CPSP is a significant humanitarian burden, and there is a paucity of research or effective interventions to prevent and/or treat this problem in children and adolescents. An improved comprehension of the biobehavioral and neural mechanisms linked to CPSP will provide finer tools for optimizing the selection of treatments for individual patients. Moreover, data that demonstrate the underlying pathobiological pain mechanism(s) active in CPSP, particularly those nonresponsive to current therapies, may be used to validate novel strategies, both pharmacological and nonpharmacological. Ultimately, the goal of future research in pediatric CPSP should be to (1) enhance our understanding of the neurobiology of CPSP, (2) provide a metric to follow patients with CPSP in the clinic, and (3) provide a metric for those who are at greatest risk of chronification. However, these goals are not simple, nor will they be accomplished easily. Barriers to achieving the goals of our proposed solutions to preventing and treating pediatric CPSP include (1) identifying clearly defined biomarkers that are sensitive and reproducible, which requires significant research funding and time; (2) acceptance by surgeons and anesthesiologists of the importance of measuring nociception during surgery, which may be difficult in managed care settings; (3) outcome studies showing the benefits of measuring intraoperative pain load as a correlation of the development of chronic pain; and (4) understanding the cross-country and cross-cultural variation in analgesic prescribing following surgery, which is currently poorly understood.107 At the heart of scientific endeavor is interdisciplinary collaboration, which can be time-consuming and expensive; however, the benefits of collaborating (e.g., surgeons, anesthesiologists, pain clinicians, neuroscientists, basic scientists, behavioral scientists, and epidemiologists) could transform the field of pediatric CPSP and eliminate significant suffering by informing earlier risks for the development of CPSP and providing more personalized and precise treatment for those affected by CPSP.

Funding Statement

Dr.

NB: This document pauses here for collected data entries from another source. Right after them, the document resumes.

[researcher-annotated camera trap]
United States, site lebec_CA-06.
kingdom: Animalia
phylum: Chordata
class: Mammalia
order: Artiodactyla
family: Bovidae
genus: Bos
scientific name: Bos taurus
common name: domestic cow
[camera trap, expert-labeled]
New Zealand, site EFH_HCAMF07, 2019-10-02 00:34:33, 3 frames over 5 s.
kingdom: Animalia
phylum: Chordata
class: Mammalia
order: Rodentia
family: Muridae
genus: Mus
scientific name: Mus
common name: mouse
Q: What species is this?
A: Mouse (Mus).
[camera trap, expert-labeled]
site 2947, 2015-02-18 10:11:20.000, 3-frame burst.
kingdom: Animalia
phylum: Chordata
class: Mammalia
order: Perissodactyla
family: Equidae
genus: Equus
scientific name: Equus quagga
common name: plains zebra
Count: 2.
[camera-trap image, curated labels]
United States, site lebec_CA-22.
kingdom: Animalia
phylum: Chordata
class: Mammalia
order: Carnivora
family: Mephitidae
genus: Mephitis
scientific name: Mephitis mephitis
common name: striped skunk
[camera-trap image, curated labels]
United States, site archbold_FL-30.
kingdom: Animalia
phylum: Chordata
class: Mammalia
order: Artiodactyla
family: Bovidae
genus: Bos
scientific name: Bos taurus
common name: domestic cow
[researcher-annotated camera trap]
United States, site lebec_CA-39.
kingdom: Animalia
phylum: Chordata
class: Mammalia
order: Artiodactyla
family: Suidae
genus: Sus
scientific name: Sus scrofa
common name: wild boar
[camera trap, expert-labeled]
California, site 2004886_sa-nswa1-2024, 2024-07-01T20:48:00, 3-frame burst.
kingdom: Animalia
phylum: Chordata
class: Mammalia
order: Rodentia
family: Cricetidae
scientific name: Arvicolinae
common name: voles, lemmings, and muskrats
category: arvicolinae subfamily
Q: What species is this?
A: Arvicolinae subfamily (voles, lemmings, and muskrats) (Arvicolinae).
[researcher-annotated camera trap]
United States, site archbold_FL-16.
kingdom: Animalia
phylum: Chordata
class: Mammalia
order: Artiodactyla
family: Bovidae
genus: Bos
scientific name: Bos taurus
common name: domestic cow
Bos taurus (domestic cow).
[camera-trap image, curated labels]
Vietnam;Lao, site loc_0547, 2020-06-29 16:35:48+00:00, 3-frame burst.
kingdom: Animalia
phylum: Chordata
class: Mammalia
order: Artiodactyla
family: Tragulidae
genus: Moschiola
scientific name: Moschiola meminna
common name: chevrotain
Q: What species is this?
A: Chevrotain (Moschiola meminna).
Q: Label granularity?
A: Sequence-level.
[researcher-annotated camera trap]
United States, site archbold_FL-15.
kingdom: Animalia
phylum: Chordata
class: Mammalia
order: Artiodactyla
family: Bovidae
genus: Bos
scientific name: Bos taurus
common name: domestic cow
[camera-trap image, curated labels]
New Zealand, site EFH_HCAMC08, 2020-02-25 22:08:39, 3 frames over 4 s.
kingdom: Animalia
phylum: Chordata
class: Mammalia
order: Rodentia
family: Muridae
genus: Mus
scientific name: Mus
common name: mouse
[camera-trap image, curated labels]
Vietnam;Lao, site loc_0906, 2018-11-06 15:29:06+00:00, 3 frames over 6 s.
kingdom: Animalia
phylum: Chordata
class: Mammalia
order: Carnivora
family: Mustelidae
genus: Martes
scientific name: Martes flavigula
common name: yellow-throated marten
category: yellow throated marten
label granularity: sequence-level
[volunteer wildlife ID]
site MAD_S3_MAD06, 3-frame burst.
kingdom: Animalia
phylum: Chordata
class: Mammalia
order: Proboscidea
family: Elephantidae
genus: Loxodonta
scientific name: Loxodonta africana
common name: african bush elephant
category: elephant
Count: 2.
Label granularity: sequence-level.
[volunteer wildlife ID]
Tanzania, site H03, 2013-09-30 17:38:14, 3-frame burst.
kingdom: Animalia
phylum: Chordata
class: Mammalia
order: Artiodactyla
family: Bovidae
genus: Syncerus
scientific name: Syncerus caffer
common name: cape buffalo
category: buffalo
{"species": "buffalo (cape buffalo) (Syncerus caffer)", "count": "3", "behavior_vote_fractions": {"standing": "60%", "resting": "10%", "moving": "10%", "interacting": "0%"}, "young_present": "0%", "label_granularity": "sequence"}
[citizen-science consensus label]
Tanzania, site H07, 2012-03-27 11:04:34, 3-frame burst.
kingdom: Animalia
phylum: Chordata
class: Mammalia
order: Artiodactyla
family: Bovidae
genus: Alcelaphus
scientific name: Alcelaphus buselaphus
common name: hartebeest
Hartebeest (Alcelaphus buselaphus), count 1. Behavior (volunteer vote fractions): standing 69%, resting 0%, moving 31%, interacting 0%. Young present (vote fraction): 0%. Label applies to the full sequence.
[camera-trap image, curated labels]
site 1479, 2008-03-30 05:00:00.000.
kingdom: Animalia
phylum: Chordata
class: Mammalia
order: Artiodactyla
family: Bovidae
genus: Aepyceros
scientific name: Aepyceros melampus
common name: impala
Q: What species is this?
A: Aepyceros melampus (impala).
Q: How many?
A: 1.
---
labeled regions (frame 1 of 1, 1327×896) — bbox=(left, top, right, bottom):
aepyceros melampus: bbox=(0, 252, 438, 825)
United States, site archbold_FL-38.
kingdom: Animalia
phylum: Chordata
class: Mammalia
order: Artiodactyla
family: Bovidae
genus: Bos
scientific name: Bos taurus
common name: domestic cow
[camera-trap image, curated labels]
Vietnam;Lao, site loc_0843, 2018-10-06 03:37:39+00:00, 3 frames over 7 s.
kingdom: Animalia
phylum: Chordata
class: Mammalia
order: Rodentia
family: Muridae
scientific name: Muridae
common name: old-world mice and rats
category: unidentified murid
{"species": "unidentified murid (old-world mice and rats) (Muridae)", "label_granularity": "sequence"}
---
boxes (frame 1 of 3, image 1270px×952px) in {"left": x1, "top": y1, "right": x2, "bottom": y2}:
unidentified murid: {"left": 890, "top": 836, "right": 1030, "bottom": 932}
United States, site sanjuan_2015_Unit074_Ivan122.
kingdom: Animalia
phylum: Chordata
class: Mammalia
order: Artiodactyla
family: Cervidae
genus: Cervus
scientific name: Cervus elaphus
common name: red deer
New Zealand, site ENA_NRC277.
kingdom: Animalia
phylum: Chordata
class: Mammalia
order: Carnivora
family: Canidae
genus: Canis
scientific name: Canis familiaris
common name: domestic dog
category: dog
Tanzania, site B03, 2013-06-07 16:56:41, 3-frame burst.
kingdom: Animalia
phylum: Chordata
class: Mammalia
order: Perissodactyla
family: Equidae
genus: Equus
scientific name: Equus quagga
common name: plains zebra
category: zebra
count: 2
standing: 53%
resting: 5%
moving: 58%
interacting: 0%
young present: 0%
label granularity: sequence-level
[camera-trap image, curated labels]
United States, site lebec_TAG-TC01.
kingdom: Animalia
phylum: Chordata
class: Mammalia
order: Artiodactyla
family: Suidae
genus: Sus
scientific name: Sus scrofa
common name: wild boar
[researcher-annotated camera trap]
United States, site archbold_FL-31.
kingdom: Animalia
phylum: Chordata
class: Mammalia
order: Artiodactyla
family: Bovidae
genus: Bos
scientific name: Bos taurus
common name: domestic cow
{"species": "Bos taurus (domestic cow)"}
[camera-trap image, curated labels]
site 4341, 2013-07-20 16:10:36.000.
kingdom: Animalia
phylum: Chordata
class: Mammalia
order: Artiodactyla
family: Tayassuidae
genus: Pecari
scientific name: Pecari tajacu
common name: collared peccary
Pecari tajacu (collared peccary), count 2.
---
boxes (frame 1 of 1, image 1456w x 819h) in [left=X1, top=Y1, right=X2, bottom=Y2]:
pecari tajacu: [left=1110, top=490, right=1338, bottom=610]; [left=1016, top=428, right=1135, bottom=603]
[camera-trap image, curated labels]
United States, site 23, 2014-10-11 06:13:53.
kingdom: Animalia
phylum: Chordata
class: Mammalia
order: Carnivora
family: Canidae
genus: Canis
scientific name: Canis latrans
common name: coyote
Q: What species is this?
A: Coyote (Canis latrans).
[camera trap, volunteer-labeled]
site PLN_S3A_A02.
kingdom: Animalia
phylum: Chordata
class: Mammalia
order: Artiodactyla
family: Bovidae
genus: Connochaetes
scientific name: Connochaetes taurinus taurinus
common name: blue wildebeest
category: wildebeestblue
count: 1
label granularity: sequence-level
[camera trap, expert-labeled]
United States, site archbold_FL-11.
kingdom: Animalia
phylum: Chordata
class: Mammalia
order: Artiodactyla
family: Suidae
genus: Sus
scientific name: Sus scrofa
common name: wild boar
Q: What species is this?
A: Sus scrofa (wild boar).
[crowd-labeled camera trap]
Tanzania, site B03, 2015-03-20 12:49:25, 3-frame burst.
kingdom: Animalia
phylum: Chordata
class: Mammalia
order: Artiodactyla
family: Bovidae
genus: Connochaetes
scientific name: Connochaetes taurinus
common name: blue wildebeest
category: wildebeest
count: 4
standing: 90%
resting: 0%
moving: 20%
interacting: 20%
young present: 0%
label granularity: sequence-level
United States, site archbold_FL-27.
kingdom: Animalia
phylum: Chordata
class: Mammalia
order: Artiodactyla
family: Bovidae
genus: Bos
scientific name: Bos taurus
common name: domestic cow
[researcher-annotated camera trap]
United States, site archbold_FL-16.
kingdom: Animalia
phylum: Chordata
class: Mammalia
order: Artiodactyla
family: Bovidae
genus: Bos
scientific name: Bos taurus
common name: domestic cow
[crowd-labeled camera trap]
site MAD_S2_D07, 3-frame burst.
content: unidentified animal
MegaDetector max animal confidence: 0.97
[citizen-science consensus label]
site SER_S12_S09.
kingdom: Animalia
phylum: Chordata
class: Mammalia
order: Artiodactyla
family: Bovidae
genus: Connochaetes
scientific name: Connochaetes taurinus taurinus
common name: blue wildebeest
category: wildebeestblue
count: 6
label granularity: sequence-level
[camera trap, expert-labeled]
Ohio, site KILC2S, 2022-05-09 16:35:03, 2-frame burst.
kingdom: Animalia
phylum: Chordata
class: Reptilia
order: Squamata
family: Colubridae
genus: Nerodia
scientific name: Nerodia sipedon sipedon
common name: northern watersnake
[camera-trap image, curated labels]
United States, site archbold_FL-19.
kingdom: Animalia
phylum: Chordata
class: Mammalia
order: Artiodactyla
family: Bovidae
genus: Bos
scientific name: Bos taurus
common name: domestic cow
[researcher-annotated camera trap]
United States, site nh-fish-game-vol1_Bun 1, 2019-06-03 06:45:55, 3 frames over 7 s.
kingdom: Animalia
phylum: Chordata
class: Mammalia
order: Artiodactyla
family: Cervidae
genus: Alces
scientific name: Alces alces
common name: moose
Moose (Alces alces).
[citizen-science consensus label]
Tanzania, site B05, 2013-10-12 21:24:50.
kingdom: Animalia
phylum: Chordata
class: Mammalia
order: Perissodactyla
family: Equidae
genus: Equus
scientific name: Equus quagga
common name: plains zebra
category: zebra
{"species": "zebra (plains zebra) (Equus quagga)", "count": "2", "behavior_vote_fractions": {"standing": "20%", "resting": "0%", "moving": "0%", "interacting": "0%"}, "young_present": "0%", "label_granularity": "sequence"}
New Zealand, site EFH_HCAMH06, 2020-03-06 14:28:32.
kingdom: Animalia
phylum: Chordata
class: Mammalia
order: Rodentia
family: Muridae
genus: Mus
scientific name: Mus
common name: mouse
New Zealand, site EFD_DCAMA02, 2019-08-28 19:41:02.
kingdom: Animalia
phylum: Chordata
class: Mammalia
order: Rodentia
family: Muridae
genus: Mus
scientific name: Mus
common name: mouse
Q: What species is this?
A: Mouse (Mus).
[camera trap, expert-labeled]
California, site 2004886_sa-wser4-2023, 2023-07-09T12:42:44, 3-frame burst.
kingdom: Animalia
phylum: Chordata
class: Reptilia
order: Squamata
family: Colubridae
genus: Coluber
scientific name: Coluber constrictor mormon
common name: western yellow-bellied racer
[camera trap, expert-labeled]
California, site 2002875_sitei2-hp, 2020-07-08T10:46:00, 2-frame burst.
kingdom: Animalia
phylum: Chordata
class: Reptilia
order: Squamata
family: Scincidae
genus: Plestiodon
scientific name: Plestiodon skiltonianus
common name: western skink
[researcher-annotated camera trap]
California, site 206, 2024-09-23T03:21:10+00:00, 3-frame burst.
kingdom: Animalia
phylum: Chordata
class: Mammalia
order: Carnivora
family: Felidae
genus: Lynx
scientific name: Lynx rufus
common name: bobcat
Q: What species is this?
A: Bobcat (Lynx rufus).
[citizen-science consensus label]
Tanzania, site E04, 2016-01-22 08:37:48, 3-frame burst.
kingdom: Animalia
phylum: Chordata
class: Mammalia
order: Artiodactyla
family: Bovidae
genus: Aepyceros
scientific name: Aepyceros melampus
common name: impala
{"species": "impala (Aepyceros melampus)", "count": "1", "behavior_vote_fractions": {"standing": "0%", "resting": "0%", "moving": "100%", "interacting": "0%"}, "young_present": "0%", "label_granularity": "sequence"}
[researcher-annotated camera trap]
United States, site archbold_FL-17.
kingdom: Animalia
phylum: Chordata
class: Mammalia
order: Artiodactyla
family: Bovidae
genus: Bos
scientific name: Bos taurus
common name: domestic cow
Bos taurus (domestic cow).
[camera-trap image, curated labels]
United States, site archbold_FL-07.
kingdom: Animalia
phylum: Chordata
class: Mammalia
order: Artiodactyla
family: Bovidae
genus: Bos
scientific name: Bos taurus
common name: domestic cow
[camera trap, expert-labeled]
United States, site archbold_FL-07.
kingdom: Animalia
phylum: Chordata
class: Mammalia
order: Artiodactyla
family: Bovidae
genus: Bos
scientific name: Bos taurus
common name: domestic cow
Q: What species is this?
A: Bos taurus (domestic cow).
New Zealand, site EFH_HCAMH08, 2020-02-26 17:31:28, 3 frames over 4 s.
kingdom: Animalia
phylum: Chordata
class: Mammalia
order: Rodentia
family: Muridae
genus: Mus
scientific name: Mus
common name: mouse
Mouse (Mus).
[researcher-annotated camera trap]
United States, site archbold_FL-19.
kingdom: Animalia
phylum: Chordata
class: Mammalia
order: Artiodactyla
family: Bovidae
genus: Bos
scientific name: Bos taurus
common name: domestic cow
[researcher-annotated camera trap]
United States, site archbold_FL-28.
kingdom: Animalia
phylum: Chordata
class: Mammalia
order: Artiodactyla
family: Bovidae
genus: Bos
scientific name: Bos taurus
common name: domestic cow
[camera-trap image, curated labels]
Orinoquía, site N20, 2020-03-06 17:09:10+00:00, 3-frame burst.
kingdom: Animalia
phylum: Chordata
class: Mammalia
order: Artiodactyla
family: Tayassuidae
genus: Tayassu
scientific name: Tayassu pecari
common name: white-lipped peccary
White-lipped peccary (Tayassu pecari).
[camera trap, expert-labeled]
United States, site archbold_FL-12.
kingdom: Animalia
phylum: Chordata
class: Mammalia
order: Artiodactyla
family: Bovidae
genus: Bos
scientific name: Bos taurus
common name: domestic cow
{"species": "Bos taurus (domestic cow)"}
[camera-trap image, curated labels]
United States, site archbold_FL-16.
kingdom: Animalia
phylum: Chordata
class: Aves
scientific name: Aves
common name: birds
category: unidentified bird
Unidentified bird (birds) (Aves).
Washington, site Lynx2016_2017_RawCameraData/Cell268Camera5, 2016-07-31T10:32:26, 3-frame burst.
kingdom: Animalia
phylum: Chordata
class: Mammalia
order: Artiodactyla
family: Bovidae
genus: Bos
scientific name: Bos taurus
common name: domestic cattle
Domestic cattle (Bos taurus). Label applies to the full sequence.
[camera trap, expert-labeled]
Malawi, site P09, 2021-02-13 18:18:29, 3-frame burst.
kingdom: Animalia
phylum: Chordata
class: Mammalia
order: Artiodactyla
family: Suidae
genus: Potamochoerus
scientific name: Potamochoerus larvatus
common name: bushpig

Sieberg is supported by a K23 Award (K23GM123372) and Supplement (K23GM123372-04S1), as well as an R35 MIRA Award (R35GM142676-01) and Loan Repayment Award, all from the National Institute of General Medical Sciences, as well a grant from The David Borsook Project, supported by the Cathedral Fund. Drs. Kussman and Borsook are supported by an R01 from the National Institute of General Medical Sciences Grant NIGMS 1-R01-GM122405.

Disclosure Statement

David Borsook is a consultant for Redpin Therapeutics and Mitobridge; however, there is a no conflict of interest relevant to the content of this article. All other authors have no conflicts of interest to report.